Les points essentiels à retenir avant d’agir
- Le relâchement sous-mentonnier vient souvent d’un mélange entre vieillissement cutané, soleil, variations de poids, posture et parfois graisse localisée.
- Les soins maison améliorent surtout la qualité de peau, pas un excès cutané marqué.
- La radiofréquence et les ultrasons donnent des résultats progressifs, généralement visibles en quelques mois.
- Quand l’excédent de peau est net, la chirurgie du cou reste l’option la plus efficace.
- Un changement brutal, douloureux ou asymétrique doit faire vérifier autre chose avant de penser à un acte esthétique.
Ce qui provoque réellement le relâchement sous le menton
Je préfère toujours commencer par distinguer peau, graisse et muscle. La peau qui pend sous le menton n'a pas une seule cause: avec l'âge, le collagène et l'élastine baissent, la peau devient plus fine, le soleil fragilise le derme et une perte de poids rapide peut laisser un excédent cutané. Le platysma, ce muscle plat du cou qui aide à dessiner le bas du visage, peut aussi se relâcher et accentuer les bandes verticales. Enfin, une posture tête baissée et un menton peu projeté peuvent rendre le pli plus visible sans être la cause principale.

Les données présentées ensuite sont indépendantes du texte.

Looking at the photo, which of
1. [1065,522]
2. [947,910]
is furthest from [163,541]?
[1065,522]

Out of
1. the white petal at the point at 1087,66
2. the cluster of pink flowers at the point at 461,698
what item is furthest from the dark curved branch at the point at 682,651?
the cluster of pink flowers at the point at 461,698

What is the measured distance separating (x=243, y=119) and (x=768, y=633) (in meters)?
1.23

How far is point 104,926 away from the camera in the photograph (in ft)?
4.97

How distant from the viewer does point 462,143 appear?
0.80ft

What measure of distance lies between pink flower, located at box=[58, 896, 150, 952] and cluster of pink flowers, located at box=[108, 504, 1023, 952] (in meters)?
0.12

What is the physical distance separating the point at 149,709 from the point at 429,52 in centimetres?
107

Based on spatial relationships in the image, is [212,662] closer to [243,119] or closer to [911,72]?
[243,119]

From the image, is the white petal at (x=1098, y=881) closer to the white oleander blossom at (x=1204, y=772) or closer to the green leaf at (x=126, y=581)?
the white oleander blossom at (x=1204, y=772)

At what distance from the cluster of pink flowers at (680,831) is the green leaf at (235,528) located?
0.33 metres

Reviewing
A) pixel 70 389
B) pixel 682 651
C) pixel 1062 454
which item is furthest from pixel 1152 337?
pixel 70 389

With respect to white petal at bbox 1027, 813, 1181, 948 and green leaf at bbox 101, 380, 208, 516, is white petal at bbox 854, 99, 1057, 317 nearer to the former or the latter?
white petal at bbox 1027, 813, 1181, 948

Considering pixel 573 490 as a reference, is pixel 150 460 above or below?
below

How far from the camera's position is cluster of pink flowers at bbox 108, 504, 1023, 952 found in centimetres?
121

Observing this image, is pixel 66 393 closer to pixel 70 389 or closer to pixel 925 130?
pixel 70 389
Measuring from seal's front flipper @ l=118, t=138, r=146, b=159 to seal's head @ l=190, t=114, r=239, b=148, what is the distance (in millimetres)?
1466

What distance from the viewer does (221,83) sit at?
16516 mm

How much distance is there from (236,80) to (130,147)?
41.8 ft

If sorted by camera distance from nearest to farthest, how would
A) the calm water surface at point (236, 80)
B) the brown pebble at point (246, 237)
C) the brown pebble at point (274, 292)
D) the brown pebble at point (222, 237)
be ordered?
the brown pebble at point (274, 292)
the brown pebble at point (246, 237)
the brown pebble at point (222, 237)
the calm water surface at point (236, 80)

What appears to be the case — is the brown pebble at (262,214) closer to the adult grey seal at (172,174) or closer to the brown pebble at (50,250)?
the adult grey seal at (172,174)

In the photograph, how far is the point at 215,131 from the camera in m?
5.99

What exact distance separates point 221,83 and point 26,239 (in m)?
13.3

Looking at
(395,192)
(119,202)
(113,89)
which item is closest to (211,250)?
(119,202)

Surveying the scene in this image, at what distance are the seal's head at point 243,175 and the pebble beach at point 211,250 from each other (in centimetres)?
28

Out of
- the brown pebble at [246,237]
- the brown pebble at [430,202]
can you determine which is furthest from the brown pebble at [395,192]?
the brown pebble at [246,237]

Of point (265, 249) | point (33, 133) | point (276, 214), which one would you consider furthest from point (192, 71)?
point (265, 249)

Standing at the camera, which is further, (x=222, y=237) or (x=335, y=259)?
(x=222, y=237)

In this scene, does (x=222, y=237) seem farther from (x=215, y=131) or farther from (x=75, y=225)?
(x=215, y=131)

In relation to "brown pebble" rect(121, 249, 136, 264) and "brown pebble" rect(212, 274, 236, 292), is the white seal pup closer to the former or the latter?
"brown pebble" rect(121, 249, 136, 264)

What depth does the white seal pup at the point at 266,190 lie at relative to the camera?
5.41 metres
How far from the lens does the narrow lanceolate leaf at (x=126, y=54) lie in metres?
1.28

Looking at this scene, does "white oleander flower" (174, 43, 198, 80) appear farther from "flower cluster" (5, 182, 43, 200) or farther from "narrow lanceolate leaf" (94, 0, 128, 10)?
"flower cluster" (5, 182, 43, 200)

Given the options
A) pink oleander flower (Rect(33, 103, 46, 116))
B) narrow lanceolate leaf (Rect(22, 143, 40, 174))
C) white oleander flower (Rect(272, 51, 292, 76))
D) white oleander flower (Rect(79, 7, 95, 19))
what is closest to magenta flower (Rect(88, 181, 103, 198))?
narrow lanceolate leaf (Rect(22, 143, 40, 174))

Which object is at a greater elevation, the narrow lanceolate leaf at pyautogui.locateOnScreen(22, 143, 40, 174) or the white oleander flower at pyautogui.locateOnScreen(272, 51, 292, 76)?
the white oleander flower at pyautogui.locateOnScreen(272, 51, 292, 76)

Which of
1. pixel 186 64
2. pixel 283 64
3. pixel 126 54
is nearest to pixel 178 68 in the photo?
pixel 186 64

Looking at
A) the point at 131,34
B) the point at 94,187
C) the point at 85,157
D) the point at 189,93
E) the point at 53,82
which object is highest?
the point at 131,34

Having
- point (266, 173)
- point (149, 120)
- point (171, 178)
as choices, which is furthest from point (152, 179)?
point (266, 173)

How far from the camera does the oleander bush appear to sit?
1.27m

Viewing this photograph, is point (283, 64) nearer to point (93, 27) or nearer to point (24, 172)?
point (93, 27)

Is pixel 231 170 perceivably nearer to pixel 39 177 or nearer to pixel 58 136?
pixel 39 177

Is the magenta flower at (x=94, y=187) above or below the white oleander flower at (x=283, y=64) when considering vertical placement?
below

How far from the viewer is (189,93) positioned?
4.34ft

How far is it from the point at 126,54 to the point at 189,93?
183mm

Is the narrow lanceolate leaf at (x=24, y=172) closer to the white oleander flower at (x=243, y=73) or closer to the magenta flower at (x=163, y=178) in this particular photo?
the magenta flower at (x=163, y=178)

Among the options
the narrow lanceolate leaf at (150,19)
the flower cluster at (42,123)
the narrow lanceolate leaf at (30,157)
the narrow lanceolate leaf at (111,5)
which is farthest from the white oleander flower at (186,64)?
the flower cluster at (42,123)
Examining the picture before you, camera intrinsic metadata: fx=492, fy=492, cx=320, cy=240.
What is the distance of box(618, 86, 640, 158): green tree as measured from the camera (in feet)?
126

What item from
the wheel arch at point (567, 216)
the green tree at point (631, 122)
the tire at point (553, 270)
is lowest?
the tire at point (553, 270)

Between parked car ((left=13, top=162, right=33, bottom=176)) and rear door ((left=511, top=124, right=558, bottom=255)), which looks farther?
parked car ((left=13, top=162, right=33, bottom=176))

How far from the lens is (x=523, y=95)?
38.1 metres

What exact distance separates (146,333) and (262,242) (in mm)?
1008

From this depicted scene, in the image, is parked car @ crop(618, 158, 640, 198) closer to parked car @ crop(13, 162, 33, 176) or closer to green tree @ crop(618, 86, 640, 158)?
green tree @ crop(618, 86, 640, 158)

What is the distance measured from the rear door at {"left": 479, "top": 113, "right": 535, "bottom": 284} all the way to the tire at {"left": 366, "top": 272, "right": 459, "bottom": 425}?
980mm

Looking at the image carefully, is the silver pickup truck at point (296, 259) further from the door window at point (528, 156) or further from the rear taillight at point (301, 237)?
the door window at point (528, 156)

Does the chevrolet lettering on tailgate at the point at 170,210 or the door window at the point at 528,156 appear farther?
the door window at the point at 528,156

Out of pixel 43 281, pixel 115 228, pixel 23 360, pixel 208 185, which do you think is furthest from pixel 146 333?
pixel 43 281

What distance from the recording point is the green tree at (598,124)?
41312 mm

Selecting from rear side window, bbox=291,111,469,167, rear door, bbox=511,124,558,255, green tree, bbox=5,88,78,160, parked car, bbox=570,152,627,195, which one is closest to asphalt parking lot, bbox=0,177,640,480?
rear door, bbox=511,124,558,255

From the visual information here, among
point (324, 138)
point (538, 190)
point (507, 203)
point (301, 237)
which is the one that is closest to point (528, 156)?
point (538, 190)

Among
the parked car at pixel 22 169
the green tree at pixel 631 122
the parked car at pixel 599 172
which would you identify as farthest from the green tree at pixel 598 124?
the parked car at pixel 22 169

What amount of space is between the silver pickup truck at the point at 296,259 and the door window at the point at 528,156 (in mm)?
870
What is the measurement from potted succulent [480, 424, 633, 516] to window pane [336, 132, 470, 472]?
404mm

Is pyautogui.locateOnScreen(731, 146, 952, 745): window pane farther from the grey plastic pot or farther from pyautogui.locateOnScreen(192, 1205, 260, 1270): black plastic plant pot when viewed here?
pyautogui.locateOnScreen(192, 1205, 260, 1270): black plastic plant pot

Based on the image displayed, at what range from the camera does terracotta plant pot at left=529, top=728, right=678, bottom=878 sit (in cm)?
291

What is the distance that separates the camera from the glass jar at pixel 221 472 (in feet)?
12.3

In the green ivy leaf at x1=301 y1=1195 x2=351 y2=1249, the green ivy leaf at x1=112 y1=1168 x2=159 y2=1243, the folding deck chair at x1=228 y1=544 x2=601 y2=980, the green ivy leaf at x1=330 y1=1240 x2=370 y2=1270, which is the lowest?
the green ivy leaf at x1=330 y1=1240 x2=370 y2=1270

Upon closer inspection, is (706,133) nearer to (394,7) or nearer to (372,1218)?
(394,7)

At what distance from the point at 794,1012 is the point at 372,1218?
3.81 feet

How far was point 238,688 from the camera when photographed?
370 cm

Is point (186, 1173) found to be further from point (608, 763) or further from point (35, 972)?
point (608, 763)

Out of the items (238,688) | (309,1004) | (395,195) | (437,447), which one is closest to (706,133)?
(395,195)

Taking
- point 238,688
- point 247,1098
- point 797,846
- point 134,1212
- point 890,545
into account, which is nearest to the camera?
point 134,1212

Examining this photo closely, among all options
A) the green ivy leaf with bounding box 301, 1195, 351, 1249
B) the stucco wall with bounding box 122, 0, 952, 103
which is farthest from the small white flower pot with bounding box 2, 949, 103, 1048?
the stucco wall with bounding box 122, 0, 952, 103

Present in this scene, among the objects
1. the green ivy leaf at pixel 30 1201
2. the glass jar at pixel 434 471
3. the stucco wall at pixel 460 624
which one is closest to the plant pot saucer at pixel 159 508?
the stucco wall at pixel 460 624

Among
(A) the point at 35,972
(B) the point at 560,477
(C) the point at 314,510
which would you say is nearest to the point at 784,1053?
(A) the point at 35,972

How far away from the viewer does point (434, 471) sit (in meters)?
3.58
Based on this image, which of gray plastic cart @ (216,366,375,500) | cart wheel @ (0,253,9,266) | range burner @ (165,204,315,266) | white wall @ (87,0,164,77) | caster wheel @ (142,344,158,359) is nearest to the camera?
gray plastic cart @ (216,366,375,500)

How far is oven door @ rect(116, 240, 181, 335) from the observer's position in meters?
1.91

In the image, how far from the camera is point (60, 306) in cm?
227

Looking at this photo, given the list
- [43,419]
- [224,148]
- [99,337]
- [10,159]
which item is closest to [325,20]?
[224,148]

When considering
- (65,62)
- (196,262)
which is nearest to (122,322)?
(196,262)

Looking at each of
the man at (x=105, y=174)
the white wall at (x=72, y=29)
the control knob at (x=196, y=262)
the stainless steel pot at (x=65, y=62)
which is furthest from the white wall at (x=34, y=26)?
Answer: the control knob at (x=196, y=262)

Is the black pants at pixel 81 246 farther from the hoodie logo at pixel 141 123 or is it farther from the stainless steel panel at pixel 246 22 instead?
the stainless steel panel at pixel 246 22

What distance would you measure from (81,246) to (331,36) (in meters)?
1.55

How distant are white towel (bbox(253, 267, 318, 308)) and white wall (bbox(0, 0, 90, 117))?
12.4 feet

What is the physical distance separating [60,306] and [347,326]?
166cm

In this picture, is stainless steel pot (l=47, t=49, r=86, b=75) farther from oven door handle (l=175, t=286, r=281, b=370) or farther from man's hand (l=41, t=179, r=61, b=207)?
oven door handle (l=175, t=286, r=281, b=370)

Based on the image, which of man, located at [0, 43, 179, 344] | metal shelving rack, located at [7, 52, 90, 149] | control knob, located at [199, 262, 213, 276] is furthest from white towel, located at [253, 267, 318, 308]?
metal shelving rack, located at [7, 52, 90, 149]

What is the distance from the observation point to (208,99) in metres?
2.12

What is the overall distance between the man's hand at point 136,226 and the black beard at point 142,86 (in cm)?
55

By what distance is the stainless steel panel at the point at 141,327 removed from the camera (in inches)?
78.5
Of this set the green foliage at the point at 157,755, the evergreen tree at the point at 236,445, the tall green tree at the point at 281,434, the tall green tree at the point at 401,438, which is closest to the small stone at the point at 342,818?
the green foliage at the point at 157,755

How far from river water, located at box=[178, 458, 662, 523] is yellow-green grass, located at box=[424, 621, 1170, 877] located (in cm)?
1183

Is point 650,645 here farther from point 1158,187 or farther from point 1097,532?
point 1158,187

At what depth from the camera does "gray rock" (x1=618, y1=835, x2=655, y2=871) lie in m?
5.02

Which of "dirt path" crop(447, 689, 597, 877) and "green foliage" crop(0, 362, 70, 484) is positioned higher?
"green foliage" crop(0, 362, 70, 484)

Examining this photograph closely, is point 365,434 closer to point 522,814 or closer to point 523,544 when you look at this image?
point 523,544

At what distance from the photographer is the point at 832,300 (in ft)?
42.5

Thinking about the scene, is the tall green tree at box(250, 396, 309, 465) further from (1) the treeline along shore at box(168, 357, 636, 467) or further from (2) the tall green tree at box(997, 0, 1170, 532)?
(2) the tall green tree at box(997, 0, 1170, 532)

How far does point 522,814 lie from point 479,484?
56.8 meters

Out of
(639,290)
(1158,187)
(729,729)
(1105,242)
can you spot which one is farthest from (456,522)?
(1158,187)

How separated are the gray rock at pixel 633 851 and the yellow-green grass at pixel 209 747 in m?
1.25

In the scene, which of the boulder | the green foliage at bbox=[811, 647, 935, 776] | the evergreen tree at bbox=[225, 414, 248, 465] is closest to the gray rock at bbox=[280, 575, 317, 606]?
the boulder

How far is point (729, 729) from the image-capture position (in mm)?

| Situation observée | Ce que cela suggère | Première piste utile |
|---|---|---|
| Peau fripée, pli léger, peu de volume | Laxité cutanée débutante | Soins réguliers, protection solaire, radiofréquence ou ultrasons |
| Volume mou sous le menton avec peau encore souple | Graisse localisée plus que vraie redondance cutanée | Traitement du volume, puis raffermissement si besoin |
| Bandes verticales ou cou qui tire visiblement | Relâchement du platysma | Avis médical, parfois traitement combiné |
| Folds marqués après amaigrissement | Excès de peau réel | Évaluation chirurgicale |
Ce tri est indispensable, parce que la bonne solution dépend de l'étage anatomique visé. Une peau un peu floue ne demande pas le même plan qu'un excédent installé, et c'est là que beaucoup de gens se trompent de cible.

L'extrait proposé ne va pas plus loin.